In summary, from the visualization side we need to bridge the realities of understanding and developers to make available different views and perspectives in different environments.

Substrates

A pattern I see is that software visualization researchers often build monolithic, standalone applications that end up being difficult to modify. These systems are often presented as complete solutions, with a fixed set of use cases designed to showcase the research.

Having a limited set of supported use cases makes sense for commercial vendors which find a market opportunity and deliver value to customers. However, when research systems are tightly integrated, it makes it harder to build upon them and expand the research in new directions.

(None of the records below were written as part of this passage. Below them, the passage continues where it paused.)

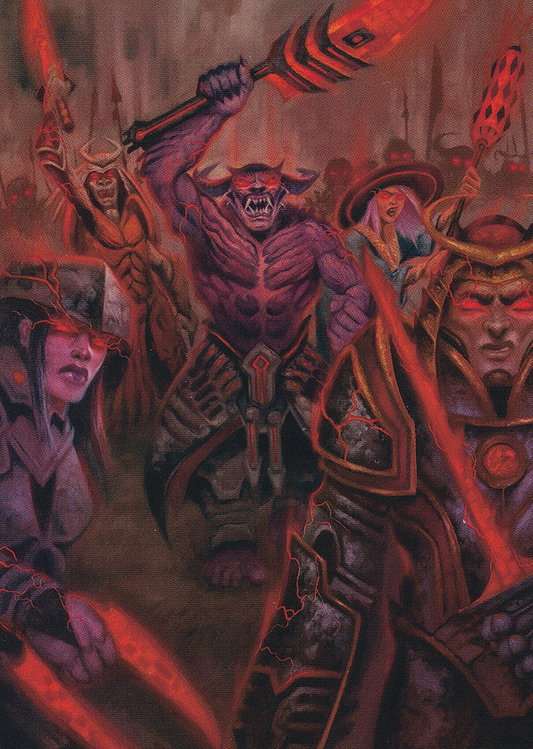 Insurrection (67/81) Art Card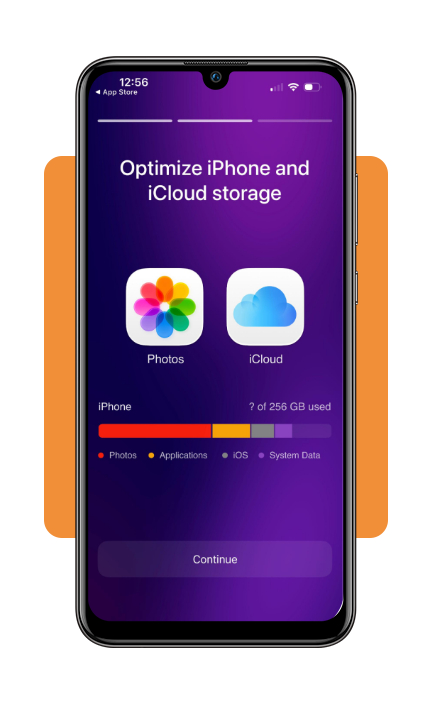 Top file manager app to clean phone storage fast: download now 6 CleanMyPhone storage recovered results screen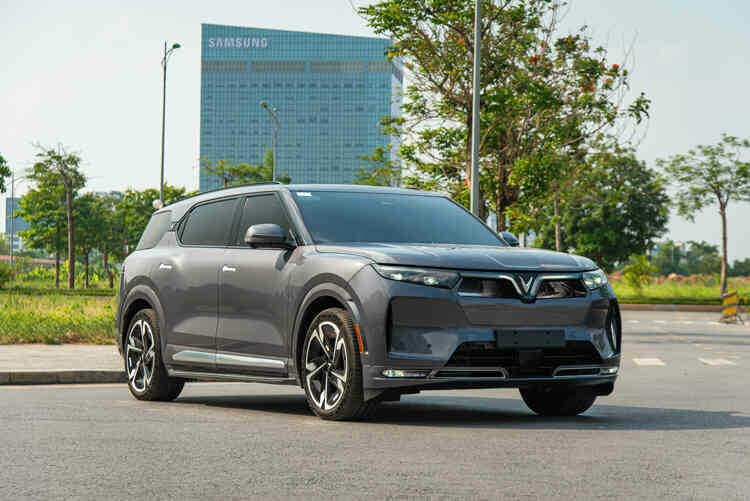 Xe dẫn đầu xu hướng tại BCA 2023: Không có ranh giới giữa xe sang và phổ thông - Ảnh 7.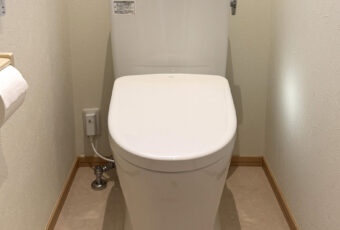 町田市成瀬が丘　トイレリフォーム　H様邸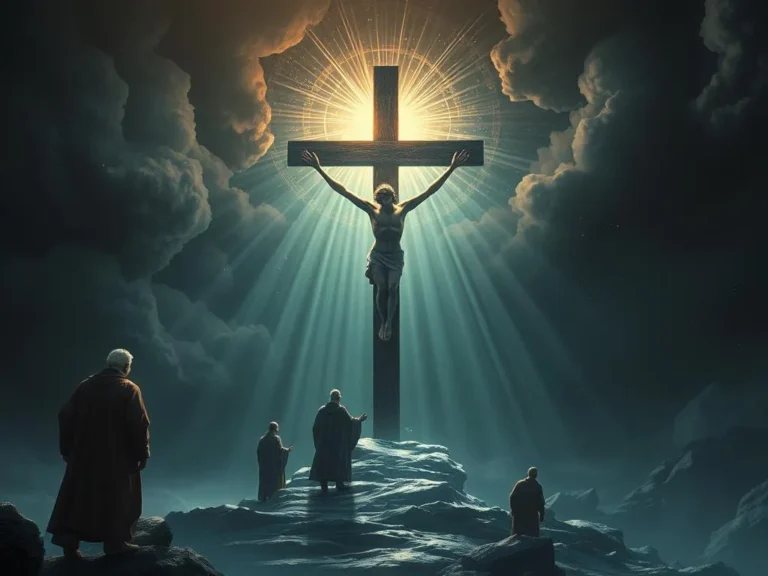 Crux Spiritual Meaning: Unraveling the Depths of Existence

It is useful for systems to be driven by specific real use cases, but it is desirable to achieve them using composable components. Then those components can be recombined to cater to a long tail of previously unimagined one-off tasks and questions. Composable systems can serve as a foundation for future work, and new ideas can be tested without needing to start from scratch.

Adaptability of software to a long tail of tasks by users faces challenges that no-code/low-code tools are trying and struggling to solve. Intriguing ideas are discussed in Programming substrates by Tomas Petricek. The article suggests a different way of creating extendable systems by creating substrates that make small changes easy while allowing progression to more complex tasks.

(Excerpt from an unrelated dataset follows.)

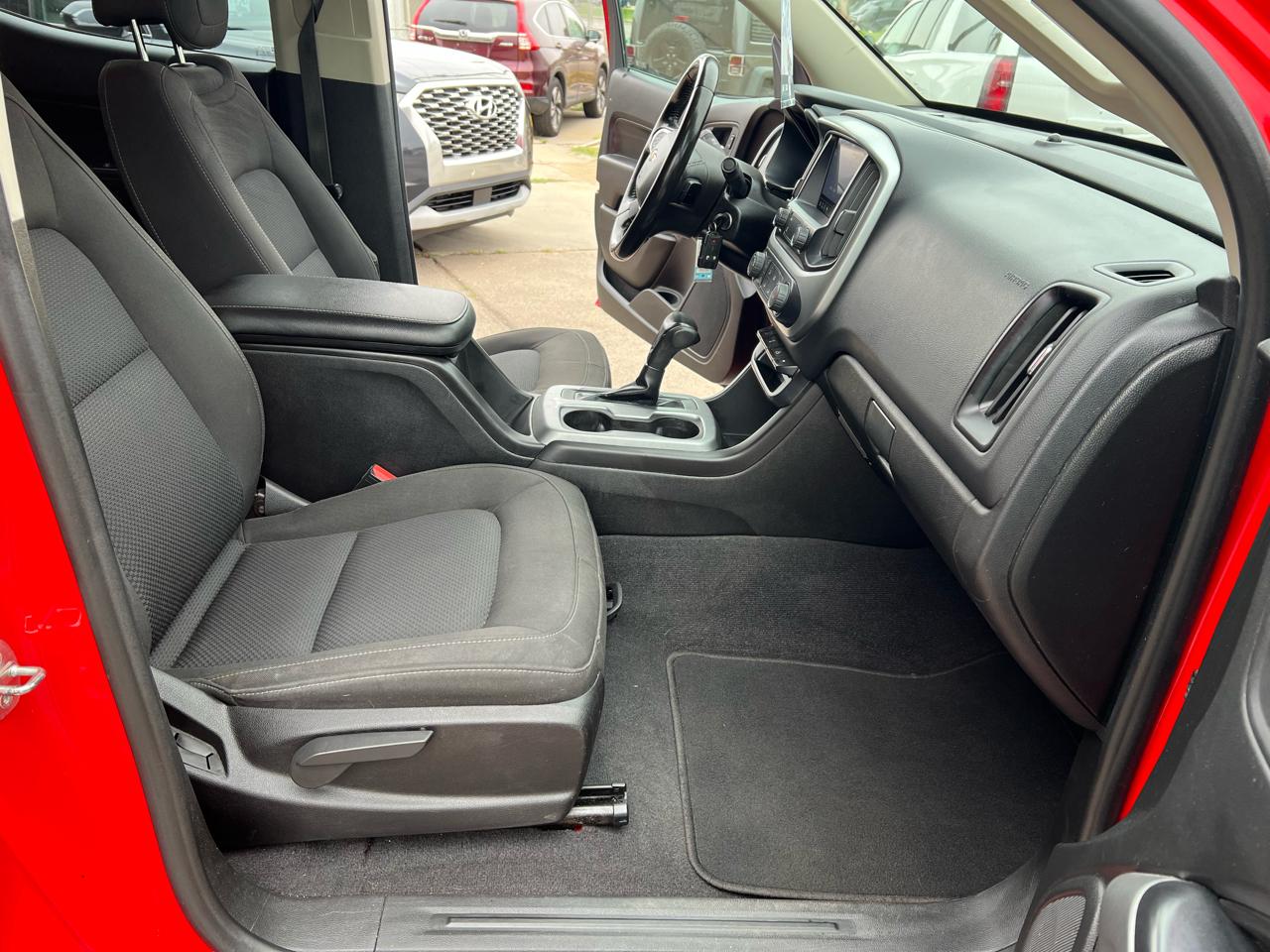 Chevrolet Colorado 4WD Crew Cab 128" LT 2020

With the advent of generative AI customizing software might get easier. However, if we create composable building blocks that are easier to customize for human users, models will also benefit and learn to leverage those building blocks.

Future Exploration

I try to apply the ideas above in the software visualization project Stratify. One principle is to build upon and extend existing components and research where possible.

On the ingestion side I try to leverage both languages specific parsers as well as experiment with language agnostic tools like SCIP, LSP, Stack Graphs and Glean.

Besides loading just source code, there are experiments with loading other sources like architecture and infrastructure maps. One part of the future work is to explore merging the sources into a unified graph that can be queried for questions and serve as a foundation for flexible visualizations.

Once we parse and load the sources, the visualization side is about translating the data into representations for various existing renderers like DGML Hierarchical Graph, 3D Code City, or 3D Code Galaxy. Observing limitations of these can inform development of a custom renderer in the future.

To explore end-user adaptability the approach is trying to avoid introducing a custom platform or application, but instead leveraging tools developers already use like computational notebooks. Another interactive visual system paradigm to be explored further is REBL (Read-eval-browse loop), which expands the REPL (Read-eval-print loop) paradigm by browsing the results visually. REBL is an intriguing approach because it is closer to the idea of being a programming substrate.

It’s going to be an interesting journey to see where we are in another 20 years and if The Paradox of Software Visualization will still hold.